Por su lado, la misma decepción: ningún informador había podido proporcionarle datos fiables. Tendría que extirpar del corazón de aquel joven excepcional la idea de la venganza y convencerlo de que echara raíces en aquella región, donde se convertiría en un escriba de alto rango.

Reunía sus argumentos mientras contemplaba, desde lo alto de su terraza, la nueva luna que indicaba el triunfo de Osiris, cuando una voz la sobresaltó.

—¿Puedo hablaros, Dama Techat? ¡Tranquilizaos, no os deseo mal alguno! Sobre todo, no os volváis. Si intentáis verme, os derribaré.

—¿Qué… qué queréis?

—Por lo que se refiere a los dos marineros y al barco tal vez tenga una pista: pasa por la provincia de los sumos sacerdotes de Tot. Dejad que Iker parta hacia esos parajes.

—¿Quién eres tú para darme órdenes?

—Un aliado.

—¡Mientes! Dime la verdad o haré que te detengan.

—Si os la digo me meteréis en la cárcel.

—Te ofrezco un trato: la verdad a cambio de tu libertad.

—¿Tengo vuestra palabra?

—La tienes.

—Actúo por orden del faraón Sesostris. Al proteger a Iker me habéis ayudado mucho. Ahora, debéis permitir que siga su búsqueda.

—Que Iker olvide su pasado y viva feliz.

—Si conseguís convencerlo, ¿por qué no? Pero sed honesta con él y habladle de esta pista.

—Debemos referirnos a tu porvenir —dijo Dama Techat a Iker—. ¿Qué te parecería establecerte aquí y proseguir tus estudios de escriba?

—Vuestra oferta es generosa, pero debo rechazarla. Puesto que no habéis obtenido información alguna, iré a buscar a otra parte.

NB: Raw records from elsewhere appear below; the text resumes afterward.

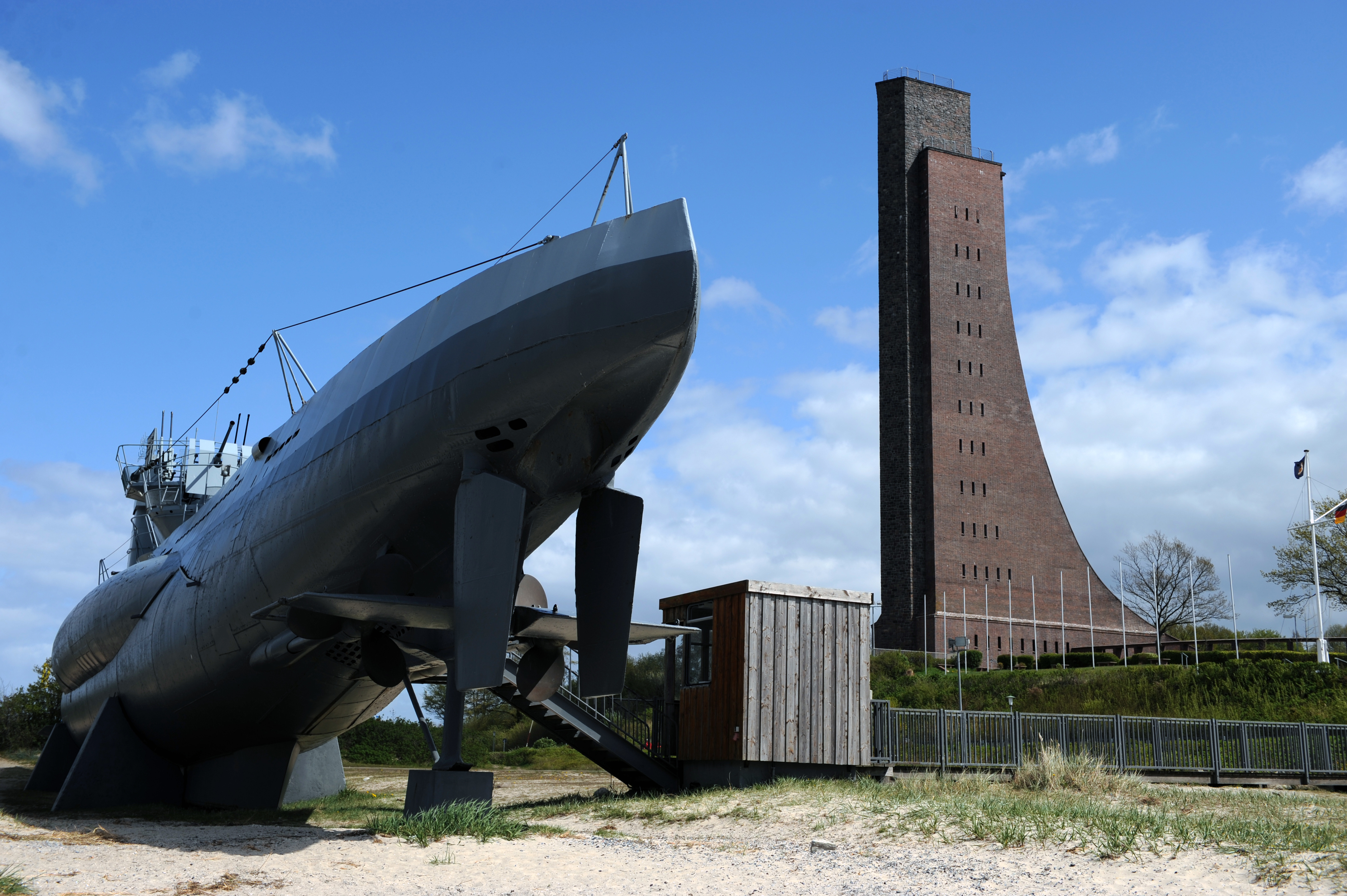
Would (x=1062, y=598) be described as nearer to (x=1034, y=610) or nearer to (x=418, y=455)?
(x=1034, y=610)

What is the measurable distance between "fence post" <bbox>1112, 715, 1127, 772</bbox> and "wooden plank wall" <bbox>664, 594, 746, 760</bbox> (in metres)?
8.08

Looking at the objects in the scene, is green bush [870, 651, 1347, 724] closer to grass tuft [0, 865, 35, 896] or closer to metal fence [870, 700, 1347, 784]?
metal fence [870, 700, 1347, 784]

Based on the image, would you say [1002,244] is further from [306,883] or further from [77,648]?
[306,883]

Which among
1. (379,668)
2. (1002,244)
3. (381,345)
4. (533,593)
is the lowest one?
(379,668)

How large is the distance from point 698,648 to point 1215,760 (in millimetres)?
10813

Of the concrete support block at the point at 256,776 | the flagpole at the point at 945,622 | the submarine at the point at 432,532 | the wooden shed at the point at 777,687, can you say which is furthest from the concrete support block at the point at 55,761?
the flagpole at the point at 945,622

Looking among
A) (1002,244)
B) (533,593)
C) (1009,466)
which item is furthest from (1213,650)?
(533,593)

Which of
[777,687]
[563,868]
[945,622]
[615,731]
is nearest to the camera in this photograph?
[563,868]

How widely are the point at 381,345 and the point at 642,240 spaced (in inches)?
178

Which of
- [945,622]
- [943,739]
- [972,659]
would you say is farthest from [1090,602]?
[943,739]

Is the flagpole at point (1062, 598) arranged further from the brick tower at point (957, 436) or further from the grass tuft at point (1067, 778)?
the grass tuft at point (1067, 778)

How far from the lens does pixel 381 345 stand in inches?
496

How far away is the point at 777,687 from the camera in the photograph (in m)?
17.5

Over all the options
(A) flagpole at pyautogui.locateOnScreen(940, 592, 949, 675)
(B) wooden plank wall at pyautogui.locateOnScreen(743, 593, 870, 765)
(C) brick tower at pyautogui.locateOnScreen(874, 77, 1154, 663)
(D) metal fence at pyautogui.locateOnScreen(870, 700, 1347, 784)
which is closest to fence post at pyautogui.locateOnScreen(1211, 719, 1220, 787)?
(D) metal fence at pyautogui.locateOnScreen(870, 700, 1347, 784)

—¿Y si este vagabundeo no te lleva a parte alguna?

—Me robaron la vida, quiero recuperarla y comprender mi destino, cueste lo que cueste.

—Podrías perder definitivamente esta vida.

—Permanecer inerte me llevaría a la muerte con mayor rapidez aún.

—Puesto que resulta imposible convencerte, te ayudaré por última vez.

—¿Me echáis?

—Partes hacia la provincia de la Liebre.

—Lo que significa… ¿Tenéis un indicio?

—Tan delgado que no tengo nada más que comunicarte. Ve allí y arréglatelas.

—¿Me dejará partir el señor Khnum-Hotep?

—Arreglaré con él ese detalle. Llevarás un documento oficial destinado a Djehuty. Te presento como un aprendiz de escriba deseoso de perfeccionarse. Puesto que no tenemos lugar para ti aquí, solicito su benevolencia. Esperemos que acepte. Si tienes esta suerte, muéstrate lo más discreto posible al efectuar tus investigaciones. Djehuty no es un hombre fácil, no debes enojarlo en modo alguno.

—¿Cómo agradecéroslo, Dama Techat?

—Me hubiera gustado retenerte, Iker, pero la provincia del Oryx es demasiado pequeña para ti. He aquí mi último regalo, te protegerá.

Entregó al joven un objeto en forma de creciente lunar.

—El talismán se talló en el camino de un hipopótamo. Mi padre, un gran hechicero hoy desaparecido, grabó en él un grifo y una inscripción jeroglífica. ¿Consigues leerla?

—«Soy el genio que corto la cabeza a los enemigos machos y hembras.»

—Cada noche, antes de dormirte, póntelo en el vientre. Alejará de ti las fuerzas de la destrucción.